## BEGIN Provided records

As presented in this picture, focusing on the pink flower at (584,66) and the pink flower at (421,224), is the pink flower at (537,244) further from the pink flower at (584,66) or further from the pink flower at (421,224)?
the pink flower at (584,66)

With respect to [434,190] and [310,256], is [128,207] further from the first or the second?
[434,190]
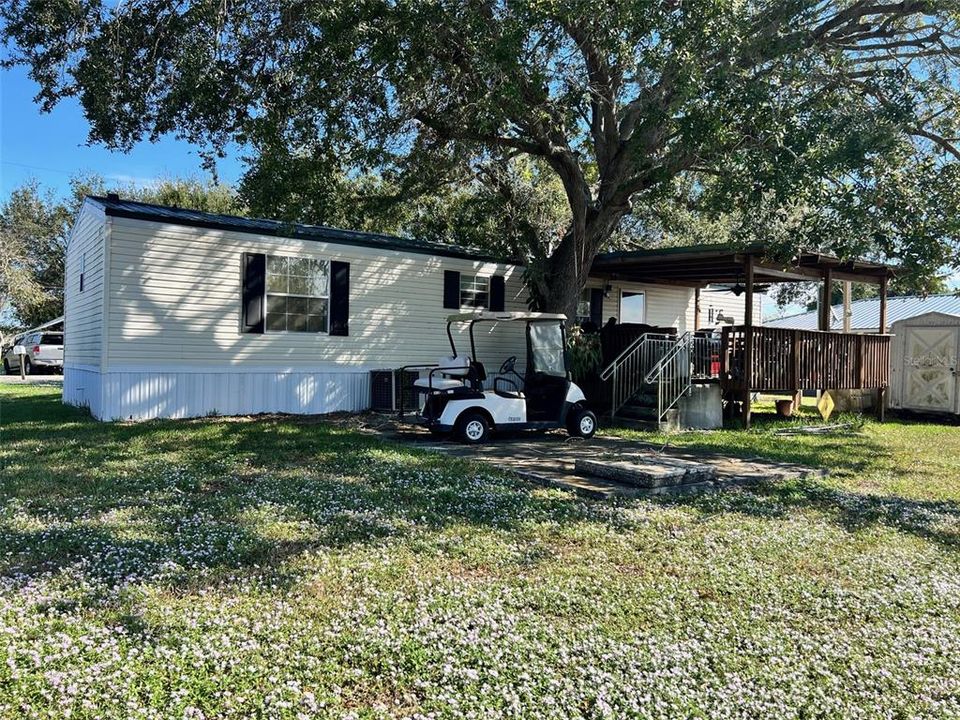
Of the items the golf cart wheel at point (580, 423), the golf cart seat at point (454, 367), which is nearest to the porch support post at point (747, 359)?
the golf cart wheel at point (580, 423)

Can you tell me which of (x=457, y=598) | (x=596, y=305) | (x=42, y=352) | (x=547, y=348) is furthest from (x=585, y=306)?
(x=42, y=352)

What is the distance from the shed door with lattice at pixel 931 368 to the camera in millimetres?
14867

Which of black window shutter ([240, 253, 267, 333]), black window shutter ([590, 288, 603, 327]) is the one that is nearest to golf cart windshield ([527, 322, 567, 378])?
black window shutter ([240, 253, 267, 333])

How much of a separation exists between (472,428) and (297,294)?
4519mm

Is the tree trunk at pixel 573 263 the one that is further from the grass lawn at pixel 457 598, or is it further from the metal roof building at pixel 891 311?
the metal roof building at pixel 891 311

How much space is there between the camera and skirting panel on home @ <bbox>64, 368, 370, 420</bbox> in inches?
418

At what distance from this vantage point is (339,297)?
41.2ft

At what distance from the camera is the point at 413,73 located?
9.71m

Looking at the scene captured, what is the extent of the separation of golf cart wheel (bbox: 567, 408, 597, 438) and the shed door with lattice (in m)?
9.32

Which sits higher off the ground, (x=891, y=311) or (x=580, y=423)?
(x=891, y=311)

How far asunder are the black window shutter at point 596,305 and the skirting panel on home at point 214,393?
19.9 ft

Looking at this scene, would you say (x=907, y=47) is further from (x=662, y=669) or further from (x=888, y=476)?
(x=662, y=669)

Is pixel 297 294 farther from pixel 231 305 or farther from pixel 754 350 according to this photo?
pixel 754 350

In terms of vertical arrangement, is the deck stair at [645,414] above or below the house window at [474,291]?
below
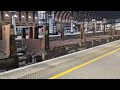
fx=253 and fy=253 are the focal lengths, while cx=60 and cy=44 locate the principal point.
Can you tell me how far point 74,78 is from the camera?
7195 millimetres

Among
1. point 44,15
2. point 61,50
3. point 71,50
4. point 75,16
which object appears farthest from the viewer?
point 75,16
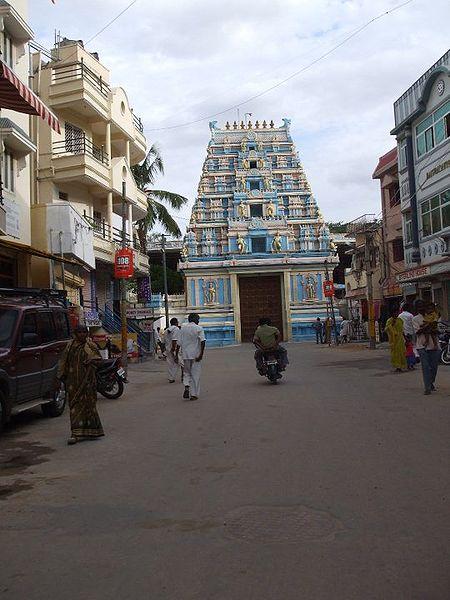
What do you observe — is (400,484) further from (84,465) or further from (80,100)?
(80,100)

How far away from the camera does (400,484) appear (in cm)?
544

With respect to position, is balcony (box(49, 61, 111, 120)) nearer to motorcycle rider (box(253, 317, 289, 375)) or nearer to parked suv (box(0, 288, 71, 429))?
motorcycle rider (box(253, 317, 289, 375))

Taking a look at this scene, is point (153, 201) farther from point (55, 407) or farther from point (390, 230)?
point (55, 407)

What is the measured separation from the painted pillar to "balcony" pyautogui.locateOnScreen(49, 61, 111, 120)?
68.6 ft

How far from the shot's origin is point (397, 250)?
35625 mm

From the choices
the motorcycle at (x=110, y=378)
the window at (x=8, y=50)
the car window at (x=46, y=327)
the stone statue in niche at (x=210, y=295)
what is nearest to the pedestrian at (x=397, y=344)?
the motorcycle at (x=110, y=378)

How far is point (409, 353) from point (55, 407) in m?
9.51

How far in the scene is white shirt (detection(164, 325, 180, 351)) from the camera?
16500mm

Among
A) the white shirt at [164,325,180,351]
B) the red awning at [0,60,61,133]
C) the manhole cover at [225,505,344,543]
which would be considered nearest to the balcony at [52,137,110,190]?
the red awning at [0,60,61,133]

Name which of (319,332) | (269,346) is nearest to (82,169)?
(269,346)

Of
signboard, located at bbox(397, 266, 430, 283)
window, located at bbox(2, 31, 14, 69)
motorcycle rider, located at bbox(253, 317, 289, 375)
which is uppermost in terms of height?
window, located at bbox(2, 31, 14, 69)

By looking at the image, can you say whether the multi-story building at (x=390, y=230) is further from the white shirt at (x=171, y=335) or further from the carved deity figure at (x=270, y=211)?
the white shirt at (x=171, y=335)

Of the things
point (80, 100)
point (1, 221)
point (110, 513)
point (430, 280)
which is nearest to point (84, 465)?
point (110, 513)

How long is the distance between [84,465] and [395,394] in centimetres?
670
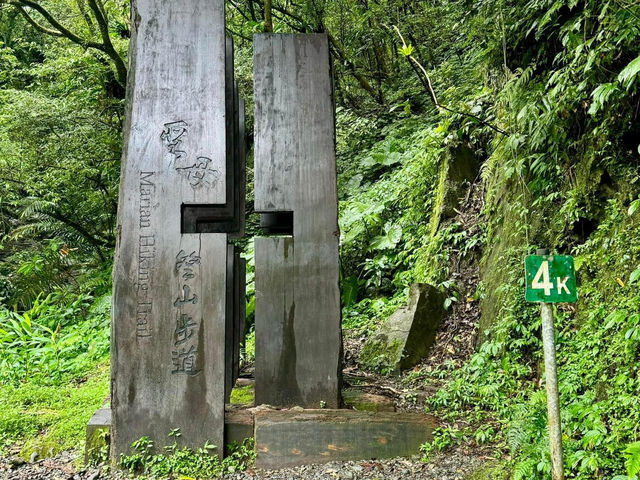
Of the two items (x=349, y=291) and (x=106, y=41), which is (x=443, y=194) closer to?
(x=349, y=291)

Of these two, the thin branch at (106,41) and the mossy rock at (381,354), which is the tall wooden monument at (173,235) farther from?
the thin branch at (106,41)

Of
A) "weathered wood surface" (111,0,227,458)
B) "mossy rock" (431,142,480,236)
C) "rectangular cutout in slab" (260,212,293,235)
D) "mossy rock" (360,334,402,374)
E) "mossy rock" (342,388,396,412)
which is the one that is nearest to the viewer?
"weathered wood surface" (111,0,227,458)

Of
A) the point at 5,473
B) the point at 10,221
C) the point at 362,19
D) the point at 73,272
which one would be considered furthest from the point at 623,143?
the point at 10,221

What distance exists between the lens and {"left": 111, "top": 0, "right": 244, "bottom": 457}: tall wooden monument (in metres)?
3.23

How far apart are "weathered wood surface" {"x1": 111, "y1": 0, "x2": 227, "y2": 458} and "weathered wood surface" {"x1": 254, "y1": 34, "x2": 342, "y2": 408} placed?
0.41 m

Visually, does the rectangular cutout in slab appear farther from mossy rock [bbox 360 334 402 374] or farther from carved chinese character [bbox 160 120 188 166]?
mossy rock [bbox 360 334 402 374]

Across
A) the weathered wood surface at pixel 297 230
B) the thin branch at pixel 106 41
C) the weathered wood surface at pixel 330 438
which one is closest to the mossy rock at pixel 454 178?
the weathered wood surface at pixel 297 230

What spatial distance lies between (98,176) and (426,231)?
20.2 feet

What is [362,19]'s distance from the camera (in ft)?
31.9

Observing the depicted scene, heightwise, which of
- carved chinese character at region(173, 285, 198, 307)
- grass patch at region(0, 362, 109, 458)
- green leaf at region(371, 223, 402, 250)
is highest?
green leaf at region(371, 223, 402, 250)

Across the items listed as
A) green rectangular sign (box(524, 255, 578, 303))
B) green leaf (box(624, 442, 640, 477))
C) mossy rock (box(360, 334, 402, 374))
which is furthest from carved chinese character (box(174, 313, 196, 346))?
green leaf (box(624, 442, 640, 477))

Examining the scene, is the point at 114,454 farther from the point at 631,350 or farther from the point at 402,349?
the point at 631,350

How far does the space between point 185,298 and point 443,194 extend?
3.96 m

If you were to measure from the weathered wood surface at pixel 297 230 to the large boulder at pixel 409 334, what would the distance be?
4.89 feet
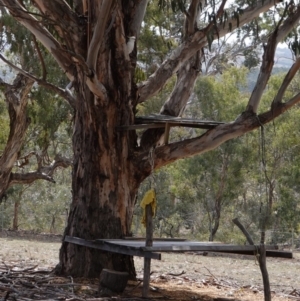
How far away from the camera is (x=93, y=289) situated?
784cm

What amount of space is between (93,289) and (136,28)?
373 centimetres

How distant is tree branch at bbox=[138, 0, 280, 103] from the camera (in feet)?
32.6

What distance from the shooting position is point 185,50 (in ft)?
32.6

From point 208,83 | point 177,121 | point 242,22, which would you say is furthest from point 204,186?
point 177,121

## END Provided records
## BEGIN Provided records

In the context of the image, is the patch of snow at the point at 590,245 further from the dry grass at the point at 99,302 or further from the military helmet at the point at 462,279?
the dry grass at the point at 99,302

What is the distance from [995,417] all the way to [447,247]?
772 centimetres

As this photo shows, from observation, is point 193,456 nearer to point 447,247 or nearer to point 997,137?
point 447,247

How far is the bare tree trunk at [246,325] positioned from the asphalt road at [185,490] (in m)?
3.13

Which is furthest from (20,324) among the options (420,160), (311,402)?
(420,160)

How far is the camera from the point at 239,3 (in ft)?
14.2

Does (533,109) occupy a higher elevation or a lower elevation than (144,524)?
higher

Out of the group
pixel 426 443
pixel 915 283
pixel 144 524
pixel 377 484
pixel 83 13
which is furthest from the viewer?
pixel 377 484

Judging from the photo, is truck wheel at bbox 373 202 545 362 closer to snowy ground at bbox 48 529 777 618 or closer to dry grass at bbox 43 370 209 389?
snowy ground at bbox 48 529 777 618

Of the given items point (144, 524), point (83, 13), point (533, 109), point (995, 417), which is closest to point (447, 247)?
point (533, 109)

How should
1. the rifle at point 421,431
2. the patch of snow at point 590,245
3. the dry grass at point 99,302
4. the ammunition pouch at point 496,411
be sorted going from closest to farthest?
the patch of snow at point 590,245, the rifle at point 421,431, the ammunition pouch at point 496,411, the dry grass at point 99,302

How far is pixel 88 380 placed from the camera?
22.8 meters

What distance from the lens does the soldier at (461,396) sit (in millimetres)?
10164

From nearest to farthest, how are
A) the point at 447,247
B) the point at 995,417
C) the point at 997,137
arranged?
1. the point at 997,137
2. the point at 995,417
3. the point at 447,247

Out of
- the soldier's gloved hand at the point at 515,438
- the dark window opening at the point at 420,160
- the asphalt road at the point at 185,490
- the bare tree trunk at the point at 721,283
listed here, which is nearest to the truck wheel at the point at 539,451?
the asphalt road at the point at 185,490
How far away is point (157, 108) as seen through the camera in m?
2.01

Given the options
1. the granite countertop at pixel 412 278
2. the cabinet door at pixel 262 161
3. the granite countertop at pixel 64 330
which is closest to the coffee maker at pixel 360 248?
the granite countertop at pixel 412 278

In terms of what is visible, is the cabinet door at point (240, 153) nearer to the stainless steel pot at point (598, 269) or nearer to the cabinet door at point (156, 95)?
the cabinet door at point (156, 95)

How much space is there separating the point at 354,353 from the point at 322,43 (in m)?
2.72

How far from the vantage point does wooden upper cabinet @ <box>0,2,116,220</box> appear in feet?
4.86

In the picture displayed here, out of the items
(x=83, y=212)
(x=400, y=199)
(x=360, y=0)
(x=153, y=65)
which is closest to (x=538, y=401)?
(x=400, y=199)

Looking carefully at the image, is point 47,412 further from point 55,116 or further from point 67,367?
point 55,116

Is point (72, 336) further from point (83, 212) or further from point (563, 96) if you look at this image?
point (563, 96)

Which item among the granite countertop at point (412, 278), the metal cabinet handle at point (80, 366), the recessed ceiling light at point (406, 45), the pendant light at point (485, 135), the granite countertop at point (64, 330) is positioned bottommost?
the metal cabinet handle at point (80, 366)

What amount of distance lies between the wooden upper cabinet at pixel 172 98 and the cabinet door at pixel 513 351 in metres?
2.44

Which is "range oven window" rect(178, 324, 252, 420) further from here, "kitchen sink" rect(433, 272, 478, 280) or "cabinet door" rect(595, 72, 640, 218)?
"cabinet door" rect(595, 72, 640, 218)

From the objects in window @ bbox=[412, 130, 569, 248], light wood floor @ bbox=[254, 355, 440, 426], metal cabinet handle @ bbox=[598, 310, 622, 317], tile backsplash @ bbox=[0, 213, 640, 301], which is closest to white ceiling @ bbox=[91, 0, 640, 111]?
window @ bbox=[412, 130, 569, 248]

## END Provided records

Your objective:
Locate every line in the items above that contains the string "closer" and copy each one in full. Case counts.

Output:
Of the two items (x=349, y=291) and (x=106, y=41), which is (x=443, y=194) closer to?
Judging from the photo, is truck wheel at bbox 373 202 545 362 closer to snowy ground at bbox 48 529 777 618 or closer to dry grass at bbox 43 370 209 389?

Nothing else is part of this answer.